Ditanya hal-hal demikian membuat saya tertawa miris di dalam hati. Kenapa selama ini saya sibuk-sibuk membaca tokoh-tokoh asing dan tidak memperkaya pengetahuan saya dengan tokoh-tokoh negeri sendri. Kurang pesona? Tidak juga. Kurang sumber? Huuu...dapat salam dari Om Gugel. hahaha. Menurut saya hanya kurang kemasan. Informasi tentu ada, tapi masih belum dikemas baik. Atau saya yang masih belum menemukan? Entahlah. Ah, yang belum mengenal Jay Widjajanto, *seperti saya waktu itu* pasti akan lebih familiar dengan Bang Zaitun si pemimpin orkes melayu di film Sang Pemimpi. Yep, dialah Jay Widjajanto.

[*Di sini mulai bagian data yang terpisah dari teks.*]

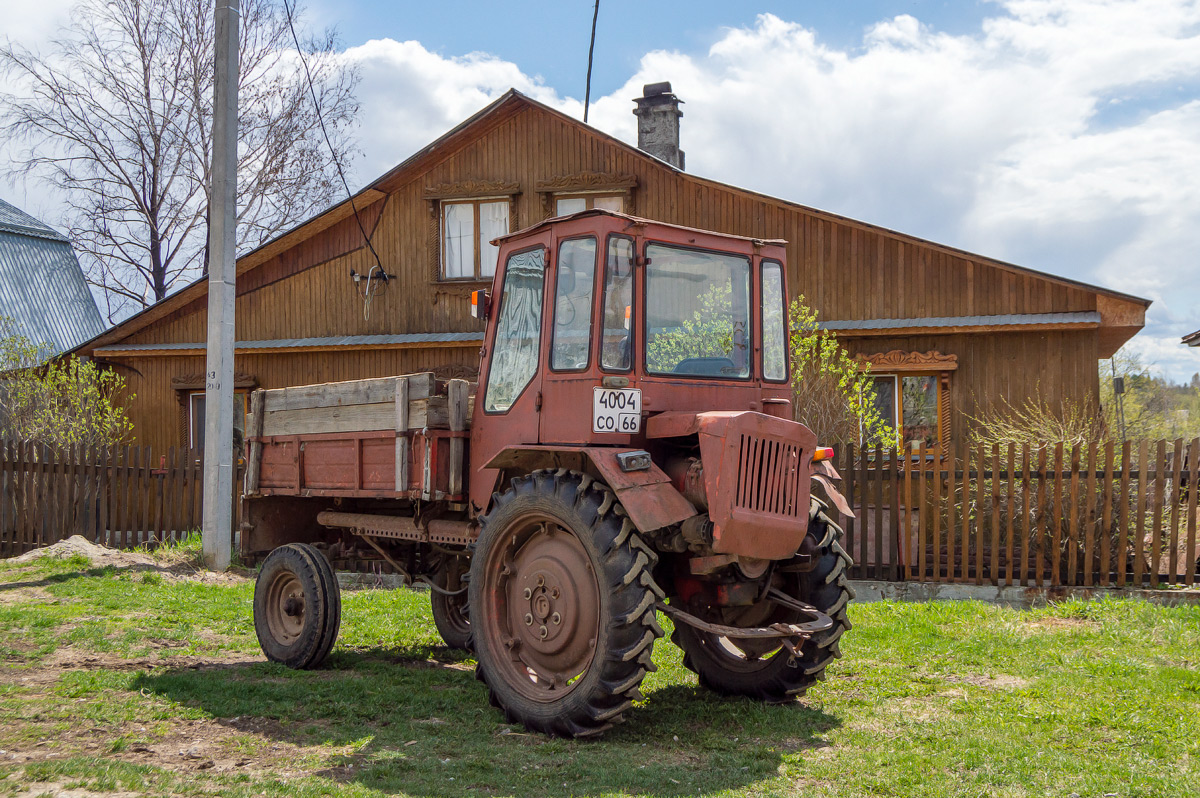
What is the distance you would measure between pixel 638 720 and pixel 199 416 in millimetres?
15189

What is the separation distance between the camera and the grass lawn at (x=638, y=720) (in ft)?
15.1

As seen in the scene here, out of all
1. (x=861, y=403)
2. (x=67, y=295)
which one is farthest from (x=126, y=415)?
(x=861, y=403)

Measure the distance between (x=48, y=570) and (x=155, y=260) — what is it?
786 inches

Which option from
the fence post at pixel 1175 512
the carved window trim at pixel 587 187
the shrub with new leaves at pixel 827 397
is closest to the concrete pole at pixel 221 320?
the carved window trim at pixel 587 187

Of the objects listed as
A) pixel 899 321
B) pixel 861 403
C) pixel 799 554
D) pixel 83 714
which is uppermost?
pixel 899 321

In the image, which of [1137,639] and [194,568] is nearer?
[1137,639]

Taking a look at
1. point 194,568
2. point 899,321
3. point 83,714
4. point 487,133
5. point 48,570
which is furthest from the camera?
point 487,133

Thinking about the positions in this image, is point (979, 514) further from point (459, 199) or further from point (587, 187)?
point (459, 199)

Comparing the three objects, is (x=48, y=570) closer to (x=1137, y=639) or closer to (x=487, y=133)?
(x=487, y=133)

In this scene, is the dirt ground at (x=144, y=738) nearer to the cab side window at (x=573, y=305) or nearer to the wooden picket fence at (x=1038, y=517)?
the cab side window at (x=573, y=305)

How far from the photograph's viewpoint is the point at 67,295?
28.0m

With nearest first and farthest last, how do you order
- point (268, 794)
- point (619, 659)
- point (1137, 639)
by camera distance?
point (268, 794) < point (619, 659) < point (1137, 639)

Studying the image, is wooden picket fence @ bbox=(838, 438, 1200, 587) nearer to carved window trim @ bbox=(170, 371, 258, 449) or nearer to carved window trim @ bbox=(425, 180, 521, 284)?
carved window trim @ bbox=(425, 180, 521, 284)

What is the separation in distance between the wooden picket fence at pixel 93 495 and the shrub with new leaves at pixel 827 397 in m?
8.25
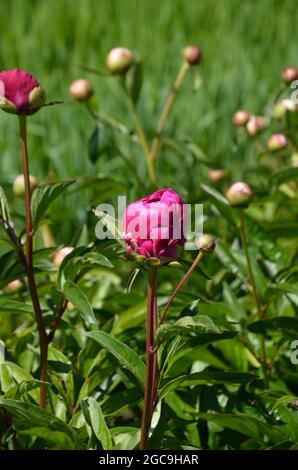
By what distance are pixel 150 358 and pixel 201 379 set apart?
0.10 meters

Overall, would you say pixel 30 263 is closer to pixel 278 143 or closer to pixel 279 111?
pixel 278 143

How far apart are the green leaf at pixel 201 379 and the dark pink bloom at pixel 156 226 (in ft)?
0.55

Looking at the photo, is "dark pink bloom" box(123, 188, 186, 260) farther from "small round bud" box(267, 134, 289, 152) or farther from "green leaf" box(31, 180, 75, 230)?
"small round bud" box(267, 134, 289, 152)

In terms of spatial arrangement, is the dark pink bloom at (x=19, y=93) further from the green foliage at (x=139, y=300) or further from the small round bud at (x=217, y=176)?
the small round bud at (x=217, y=176)

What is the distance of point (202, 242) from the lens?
2.97 ft

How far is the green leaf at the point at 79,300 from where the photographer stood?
36.4 inches

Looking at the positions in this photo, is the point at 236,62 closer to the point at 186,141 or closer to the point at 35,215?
the point at 186,141

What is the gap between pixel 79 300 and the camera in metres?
0.95

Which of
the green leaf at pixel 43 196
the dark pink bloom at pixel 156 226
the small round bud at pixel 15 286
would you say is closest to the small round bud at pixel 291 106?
the small round bud at pixel 15 286

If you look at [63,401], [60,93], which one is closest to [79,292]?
[63,401]

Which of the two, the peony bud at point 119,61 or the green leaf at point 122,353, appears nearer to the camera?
the green leaf at point 122,353

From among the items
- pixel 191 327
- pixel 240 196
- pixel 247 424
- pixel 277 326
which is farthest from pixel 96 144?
pixel 191 327

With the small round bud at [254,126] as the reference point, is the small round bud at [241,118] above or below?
above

Hari ketiga saya dan teman-teman kembali ke apartemen dengan perasaan lelah, badan acem, dan ngantuk luar biasa. Tapi tidak berhenti di situ saja, kami *atau saya paling tidak* pulang dengan persepsi baru, cita-cita baru, dan rasa cinta yang meluap-luap pada negara dan bangsa ini.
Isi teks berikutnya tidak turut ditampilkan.